Tuesday, September 03, 2002

A View from the Other Side of the Pond

From Martin Kettle, in yesterday's Guardian:

There has always been a much more intelligent, thoughtful side to the American response to September 11 than the one revealed by its political leaders. But the combination of an inarticulate president with a rightwing agenda, a traumatised public mood, and a misplaced predisposition on the part of many Europeans to oversimplify America have combined to obscure it for the audience on this side of the ocean...

In some ways, Europeans have always suffered from a temptation to caricature America. The British, possibly deceived by our shared language, are among the worst offenders. We put America in a box, stick a label on it and wait for our fears and prejudices to be confirmed. We often seem to have a lazy, patronising desire to portray America as a whackier, more dangerous and more irrational country than most of it really is. We also ascribe a hysteria to US life that is in many respects more truly characteristic of our country than of theirs.

We consistently fail to understand that America is not one single hegemonic culture. The US is much better understood as multifarious and dynamic, divided on gender, educational, race and regional lines. In politics, America is currently split down the middle, as it has been for much of the past decade, and as the 2000 presidential election contest revealed dramatically. What makes George Bush significant is that he is attempting to govern as though these divisions do not really exist.

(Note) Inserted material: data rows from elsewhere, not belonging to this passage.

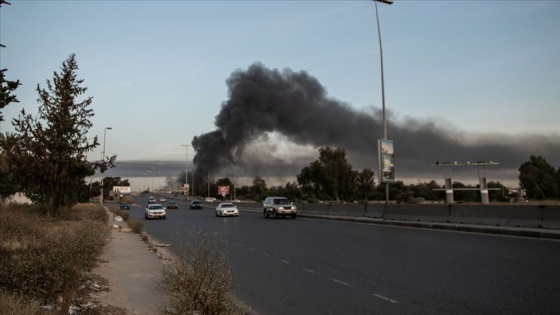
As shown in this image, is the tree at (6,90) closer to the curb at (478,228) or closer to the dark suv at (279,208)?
the curb at (478,228)

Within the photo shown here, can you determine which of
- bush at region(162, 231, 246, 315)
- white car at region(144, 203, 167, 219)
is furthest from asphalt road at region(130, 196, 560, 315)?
white car at region(144, 203, 167, 219)

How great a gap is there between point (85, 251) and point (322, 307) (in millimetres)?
5663

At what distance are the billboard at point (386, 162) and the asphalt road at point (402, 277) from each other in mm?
13689

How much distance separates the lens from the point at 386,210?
29609mm

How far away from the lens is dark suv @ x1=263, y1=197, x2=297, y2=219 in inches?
1502

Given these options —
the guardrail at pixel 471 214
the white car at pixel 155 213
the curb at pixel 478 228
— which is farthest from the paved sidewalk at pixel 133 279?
the white car at pixel 155 213

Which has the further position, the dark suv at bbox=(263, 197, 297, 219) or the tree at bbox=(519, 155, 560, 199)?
the tree at bbox=(519, 155, 560, 199)

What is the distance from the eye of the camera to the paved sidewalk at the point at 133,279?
7207mm

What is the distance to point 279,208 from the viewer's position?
38188 mm

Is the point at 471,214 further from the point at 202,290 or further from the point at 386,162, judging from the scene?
the point at 202,290

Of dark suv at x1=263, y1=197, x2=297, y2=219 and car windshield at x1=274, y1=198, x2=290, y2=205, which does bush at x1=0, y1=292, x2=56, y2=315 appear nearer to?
dark suv at x1=263, y1=197, x2=297, y2=219

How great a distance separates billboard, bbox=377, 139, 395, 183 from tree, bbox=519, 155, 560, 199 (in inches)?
2217

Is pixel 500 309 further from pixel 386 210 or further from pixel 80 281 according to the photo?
pixel 386 210

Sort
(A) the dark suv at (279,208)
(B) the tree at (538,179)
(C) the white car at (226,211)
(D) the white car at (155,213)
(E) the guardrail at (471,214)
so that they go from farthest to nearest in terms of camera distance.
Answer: (B) the tree at (538,179)
(C) the white car at (226,211)
(D) the white car at (155,213)
(A) the dark suv at (279,208)
(E) the guardrail at (471,214)
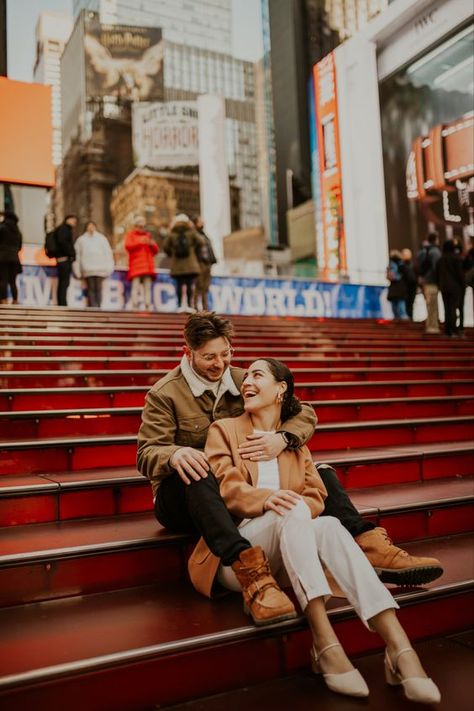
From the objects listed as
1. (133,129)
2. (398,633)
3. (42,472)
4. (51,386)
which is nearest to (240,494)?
(398,633)

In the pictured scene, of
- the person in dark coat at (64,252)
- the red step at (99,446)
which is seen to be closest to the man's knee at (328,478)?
the red step at (99,446)

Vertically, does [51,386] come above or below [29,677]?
above

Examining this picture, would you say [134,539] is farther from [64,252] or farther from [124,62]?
[124,62]

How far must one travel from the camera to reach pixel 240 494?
2010 mm

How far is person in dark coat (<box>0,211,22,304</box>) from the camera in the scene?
791 cm

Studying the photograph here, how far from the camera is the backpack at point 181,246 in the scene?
8.53 metres

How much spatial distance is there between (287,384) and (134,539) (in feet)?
2.58

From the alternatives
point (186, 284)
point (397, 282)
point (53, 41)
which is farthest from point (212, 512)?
point (53, 41)

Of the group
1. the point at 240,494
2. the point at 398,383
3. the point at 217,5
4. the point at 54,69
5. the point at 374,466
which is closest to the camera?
the point at 240,494

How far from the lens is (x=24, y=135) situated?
13.6m

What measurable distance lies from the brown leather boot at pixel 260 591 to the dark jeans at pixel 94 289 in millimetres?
7794

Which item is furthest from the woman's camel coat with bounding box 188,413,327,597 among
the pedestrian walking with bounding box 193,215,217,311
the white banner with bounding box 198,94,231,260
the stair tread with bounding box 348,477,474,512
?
the white banner with bounding box 198,94,231,260

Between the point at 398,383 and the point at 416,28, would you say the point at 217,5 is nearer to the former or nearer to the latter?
the point at 416,28

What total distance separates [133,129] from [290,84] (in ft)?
68.6
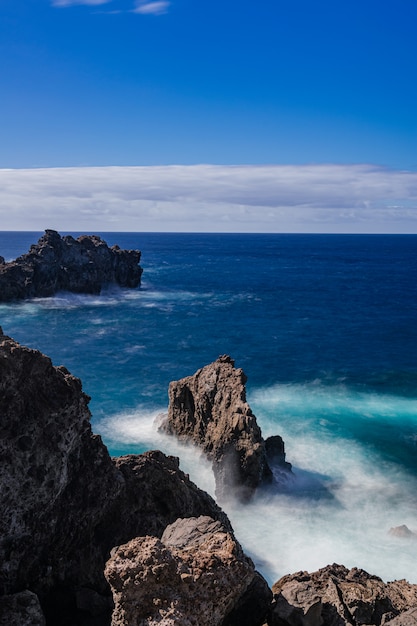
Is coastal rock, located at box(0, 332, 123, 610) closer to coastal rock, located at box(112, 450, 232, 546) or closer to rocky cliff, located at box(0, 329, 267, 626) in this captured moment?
rocky cliff, located at box(0, 329, 267, 626)

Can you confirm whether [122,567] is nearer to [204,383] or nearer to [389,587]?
[389,587]

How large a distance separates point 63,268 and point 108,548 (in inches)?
3730

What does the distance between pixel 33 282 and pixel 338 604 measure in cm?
9620

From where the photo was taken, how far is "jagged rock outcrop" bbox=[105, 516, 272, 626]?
1042 cm

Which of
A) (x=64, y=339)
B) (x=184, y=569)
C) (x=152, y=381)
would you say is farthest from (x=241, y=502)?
(x=64, y=339)

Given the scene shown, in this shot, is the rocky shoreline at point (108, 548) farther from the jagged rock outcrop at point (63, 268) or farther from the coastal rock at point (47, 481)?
the jagged rock outcrop at point (63, 268)

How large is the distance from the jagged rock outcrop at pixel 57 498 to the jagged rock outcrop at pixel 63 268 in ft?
289

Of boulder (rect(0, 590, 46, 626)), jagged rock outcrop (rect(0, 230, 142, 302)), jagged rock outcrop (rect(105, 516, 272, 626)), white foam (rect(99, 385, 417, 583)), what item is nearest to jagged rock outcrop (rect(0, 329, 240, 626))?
boulder (rect(0, 590, 46, 626))

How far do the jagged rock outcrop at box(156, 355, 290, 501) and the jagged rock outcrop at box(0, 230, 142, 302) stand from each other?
221 ft

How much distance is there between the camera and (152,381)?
183 ft

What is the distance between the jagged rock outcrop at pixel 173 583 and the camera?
1042 centimetres

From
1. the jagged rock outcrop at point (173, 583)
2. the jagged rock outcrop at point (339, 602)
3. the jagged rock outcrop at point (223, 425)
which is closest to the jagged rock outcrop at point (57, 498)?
the jagged rock outcrop at point (173, 583)

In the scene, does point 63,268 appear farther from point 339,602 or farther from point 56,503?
point 339,602

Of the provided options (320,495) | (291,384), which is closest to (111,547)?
(320,495)
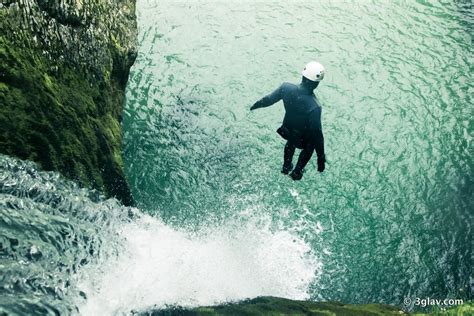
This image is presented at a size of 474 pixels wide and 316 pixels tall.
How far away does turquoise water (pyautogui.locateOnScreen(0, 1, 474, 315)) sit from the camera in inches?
250

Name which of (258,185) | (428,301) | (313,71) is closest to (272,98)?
(313,71)

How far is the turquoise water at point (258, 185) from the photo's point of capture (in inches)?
250

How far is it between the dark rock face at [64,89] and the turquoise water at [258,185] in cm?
46

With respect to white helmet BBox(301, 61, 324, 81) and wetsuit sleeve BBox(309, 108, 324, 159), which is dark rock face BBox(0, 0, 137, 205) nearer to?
wetsuit sleeve BBox(309, 108, 324, 159)

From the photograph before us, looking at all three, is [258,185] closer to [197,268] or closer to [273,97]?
[273,97]

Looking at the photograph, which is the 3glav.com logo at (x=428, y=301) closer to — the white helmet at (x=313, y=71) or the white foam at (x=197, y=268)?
the white foam at (x=197, y=268)

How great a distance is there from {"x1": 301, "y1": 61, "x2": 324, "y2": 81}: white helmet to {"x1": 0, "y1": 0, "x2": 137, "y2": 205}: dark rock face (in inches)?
159

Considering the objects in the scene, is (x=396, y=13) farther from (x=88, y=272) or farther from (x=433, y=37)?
(x=88, y=272)

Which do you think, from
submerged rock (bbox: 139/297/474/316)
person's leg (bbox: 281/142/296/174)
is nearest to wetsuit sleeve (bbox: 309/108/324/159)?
person's leg (bbox: 281/142/296/174)

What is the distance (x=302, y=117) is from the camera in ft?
27.6

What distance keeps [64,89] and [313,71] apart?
433 centimetres

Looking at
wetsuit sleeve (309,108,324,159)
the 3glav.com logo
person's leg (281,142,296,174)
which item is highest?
wetsuit sleeve (309,108,324,159)

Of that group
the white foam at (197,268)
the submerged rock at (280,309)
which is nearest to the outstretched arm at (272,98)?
the white foam at (197,268)

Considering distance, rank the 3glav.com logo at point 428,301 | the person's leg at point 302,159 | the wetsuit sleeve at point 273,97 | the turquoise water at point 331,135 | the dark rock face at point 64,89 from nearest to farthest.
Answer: the dark rock face at point 64,89 → the wetsuit sleeve at point 273,97 → the person's leg at point 302,159 → the 3glav.com logo at point 428,301 → the turquoise water at point 331,135
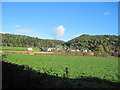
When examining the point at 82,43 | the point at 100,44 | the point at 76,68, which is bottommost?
the point at 76,68

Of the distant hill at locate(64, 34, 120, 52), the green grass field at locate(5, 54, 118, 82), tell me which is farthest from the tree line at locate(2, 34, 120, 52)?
the green grass field at locate(5, 54, 118, 82)

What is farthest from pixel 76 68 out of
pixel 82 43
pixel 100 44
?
pixel 82 43

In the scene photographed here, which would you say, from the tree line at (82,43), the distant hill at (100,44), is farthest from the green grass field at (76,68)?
the distant hill at (100,44)

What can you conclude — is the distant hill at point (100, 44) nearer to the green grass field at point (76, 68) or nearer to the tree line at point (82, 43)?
the tree line at point (82, 43)

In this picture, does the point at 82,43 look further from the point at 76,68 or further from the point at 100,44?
the point at 76,68

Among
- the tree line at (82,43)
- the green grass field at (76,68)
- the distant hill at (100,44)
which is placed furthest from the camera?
the distant hill at (100,44)

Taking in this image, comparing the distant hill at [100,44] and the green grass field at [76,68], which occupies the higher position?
the distant hill at [100,44]

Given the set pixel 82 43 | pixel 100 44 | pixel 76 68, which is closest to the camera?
pixel 76 68

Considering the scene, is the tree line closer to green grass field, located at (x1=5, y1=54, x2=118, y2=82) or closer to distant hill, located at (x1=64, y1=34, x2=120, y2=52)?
distant hill, located at (x1=64, y1=34, x2=120, y2=52)

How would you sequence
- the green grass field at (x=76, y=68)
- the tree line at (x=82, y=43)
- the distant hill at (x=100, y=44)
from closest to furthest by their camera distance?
the green grass field at (x=76, y=68)
the tree line at (x=82, y=43)
the distant hill at (x=100, y=44)

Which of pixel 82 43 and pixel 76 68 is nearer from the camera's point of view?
pixel 76 68

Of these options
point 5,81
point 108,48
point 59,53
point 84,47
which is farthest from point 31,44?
point 5,81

This could be an expensive error. In their striking new book The Emerging Democratic Majority, the left-of-centre writers John B Judis and Ruy Teixeira have used census data, voting studies and exit polls to argue that a combination of deep-rooted modern American demographic, economic and cultural trends is beginning to stack the odds ever more heavily against the Republicans...

The America we think we know is not the new America that is emerging in the 21st century. This poses a challenge to reflexive anti-American stereotypes. It also cautions against the temptation, on both sides of the Atlantic, to pretend that America and the rest of the world are engaged in an apocalyptic struggle on behalf of good and evil. That isn't the case either. The real America is more ordinary, more normal and more sensible - and getting more so every day. The problem with America is its government. What they, and we, need is regime change.